デイリーNKの内部情報筋によると、この5月末からの1ヶ月間で平壌、江原道(カンウォンド)、黄海北道(ファンヘブクト)の3つの地域だけで70人の高齢者が発熱、嘔吐、下痢など感染症が疑われる症状で、養老院などに隔離された後に死亡した。死因について現場では、パラチフスなどの細菌性感染症であるとの判断を下しているという。ただ、パラチフスと違って抗生剤を投与しても症状が改善しない患者がおり、呼吸困難を伴うケースもあることから、「コロナではないか」との疑惑が広がったとのことだ。

また、デイリーNKの別の情報筋によると、拡大会議では秘密警察である国家保衛省が金正恩氏から厳しく叱責されたという。中国との国境地帯に配置された同省の要員らが密輸業者からワイロを受け取り、違法な越境を見逃しているために、防疫のための国境封鎖が意味をなさないとの趣旨だったようだ。

■ ■ ■

* _課題の要件_: 北朝鮮の高齢者の死亡と国境封鎖をめぐる記事を、最後の文の後から書き継ぐこと。 この後に続く行は、記事とは別の資料である。

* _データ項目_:
■ ■ ■

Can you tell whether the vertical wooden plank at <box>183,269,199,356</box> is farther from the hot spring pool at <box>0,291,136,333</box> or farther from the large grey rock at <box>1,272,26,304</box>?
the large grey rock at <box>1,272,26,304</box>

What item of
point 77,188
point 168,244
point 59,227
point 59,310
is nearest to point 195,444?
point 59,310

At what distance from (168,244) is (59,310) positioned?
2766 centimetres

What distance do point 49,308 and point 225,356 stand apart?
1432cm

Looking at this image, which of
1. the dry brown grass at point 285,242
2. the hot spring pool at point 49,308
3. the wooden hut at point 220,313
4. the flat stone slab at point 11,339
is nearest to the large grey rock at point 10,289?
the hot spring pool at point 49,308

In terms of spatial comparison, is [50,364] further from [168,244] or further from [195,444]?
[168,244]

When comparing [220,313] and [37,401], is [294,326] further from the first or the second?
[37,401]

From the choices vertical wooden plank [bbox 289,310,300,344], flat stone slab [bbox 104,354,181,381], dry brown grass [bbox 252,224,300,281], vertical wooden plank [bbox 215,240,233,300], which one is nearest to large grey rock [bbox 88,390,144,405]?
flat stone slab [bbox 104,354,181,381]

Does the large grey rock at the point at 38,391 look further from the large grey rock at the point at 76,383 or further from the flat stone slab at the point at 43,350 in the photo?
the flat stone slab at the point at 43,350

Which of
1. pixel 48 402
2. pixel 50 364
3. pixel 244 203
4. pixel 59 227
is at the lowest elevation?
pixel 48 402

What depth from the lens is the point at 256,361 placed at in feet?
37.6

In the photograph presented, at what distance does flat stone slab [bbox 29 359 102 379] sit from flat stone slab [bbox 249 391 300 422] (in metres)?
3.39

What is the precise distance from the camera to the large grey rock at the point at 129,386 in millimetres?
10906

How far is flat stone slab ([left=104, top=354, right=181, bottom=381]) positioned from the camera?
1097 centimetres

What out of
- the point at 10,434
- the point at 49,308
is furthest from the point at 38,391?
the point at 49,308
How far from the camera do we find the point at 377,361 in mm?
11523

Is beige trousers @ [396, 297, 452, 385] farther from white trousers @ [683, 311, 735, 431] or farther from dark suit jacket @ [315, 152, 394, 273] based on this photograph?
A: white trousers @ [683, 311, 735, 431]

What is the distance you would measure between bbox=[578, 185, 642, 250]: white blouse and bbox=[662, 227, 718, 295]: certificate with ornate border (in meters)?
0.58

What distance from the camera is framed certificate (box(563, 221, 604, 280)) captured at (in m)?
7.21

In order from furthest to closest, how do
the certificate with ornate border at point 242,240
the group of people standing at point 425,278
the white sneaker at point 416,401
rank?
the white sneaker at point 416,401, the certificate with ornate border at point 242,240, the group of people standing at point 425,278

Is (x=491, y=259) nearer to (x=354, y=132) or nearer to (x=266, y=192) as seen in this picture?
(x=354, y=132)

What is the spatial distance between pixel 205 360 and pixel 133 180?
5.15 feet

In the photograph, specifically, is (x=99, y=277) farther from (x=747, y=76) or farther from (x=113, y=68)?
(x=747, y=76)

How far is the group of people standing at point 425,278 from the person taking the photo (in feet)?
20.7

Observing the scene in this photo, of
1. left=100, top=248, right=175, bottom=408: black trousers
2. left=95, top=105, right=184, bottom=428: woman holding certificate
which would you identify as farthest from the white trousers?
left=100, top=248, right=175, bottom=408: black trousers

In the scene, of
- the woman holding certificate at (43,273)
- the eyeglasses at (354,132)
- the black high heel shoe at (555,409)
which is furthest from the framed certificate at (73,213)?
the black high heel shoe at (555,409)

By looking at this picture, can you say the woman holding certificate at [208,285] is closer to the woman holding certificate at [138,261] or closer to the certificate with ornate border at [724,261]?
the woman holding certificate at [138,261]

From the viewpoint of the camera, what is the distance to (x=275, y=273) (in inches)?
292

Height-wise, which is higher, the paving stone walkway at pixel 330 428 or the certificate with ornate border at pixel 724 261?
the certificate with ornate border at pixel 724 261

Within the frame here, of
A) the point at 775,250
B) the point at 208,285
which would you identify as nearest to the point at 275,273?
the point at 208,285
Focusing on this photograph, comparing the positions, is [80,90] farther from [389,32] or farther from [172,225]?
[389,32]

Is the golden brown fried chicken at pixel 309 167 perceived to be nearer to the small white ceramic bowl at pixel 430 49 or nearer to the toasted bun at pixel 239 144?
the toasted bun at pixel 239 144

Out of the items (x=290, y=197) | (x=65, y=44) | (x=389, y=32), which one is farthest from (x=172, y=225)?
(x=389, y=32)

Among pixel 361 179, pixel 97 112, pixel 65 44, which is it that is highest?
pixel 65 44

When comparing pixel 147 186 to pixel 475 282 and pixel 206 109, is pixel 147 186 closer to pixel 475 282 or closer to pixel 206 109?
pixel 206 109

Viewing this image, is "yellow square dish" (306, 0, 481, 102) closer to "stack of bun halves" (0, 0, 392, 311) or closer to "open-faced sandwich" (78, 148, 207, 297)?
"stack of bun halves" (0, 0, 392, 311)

■ ■ ■

* _解答欄_:
さらに、米政府系のラジオ・フリー・アジア(RFA)が8日、平安北道の情報筋の話として報じたところでは、拡大会議では国家非常防疫指揮部の幹部数人が、やはり国境管理上の問題で責任を取らされ、解任されたという。

北朝鮮の防疫対策の実態は、金正恩氏が拡大会議で語った「党中央の命令、指示に一糸乱れず動く全人民の高度の自発的一致性が獲得した誇らしい成果」とは、ほど遠いものなのかもしれない。